§ **To do**: Rewrite the records from the line containing "Which one is" through the end of the records, inclusive, swapping "farthest" for "most distant" and leaving everything else unchanged. Give only those lines.

§ **Listed records**:

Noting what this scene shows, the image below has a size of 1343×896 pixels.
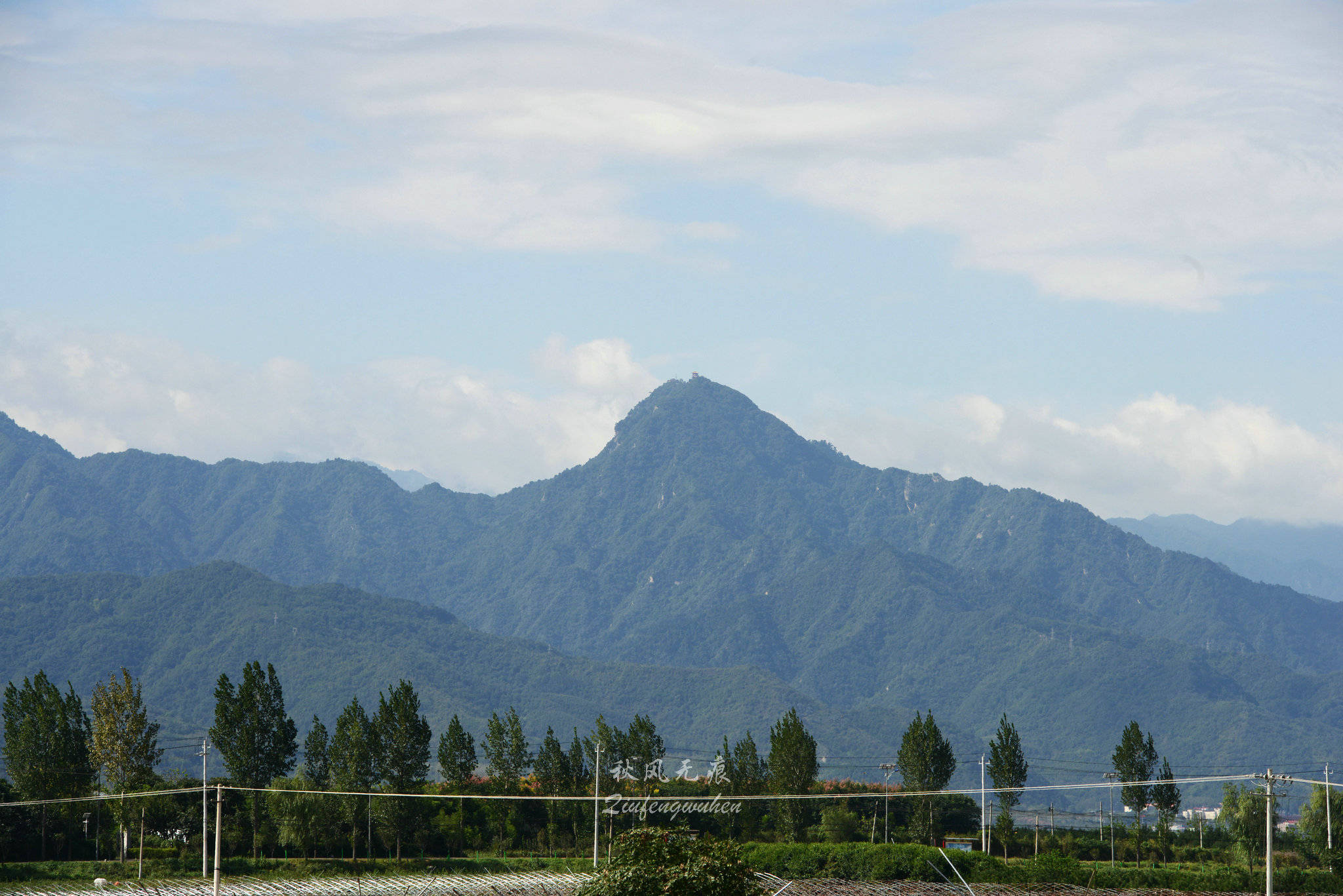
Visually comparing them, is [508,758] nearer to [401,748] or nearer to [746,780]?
[401,748]

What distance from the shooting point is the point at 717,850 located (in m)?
48.6

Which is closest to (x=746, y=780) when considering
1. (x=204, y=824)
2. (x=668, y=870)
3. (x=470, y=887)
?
(x=470, y=887)

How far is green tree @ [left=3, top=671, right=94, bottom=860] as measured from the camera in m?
106

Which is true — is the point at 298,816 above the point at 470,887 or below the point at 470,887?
above

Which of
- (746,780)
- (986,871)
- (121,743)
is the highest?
(121,743)

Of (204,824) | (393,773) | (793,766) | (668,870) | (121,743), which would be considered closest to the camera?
(668,870)

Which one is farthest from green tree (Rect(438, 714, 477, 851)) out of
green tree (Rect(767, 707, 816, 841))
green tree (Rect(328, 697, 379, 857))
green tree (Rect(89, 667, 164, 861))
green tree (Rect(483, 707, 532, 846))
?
green tree (Rect(767, 707, 816, 841))

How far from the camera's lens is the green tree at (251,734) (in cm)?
11194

§ **Output of the task**:
Which one is most distant from green tree (Rect(438, 714, 477, 851)) out of
green tree (Rect(767, 707, 816, 841))
green tree (Rect(328, 697, 379, 857))
green tree (Rect(89, 667, 164, 861))
green tree (Rect(483, 707, 532, 846))
?
green tree (Rect(767, 707, 816, 841))

How far from the camera's lens is the green tree at (251,734) (in cm)?
11194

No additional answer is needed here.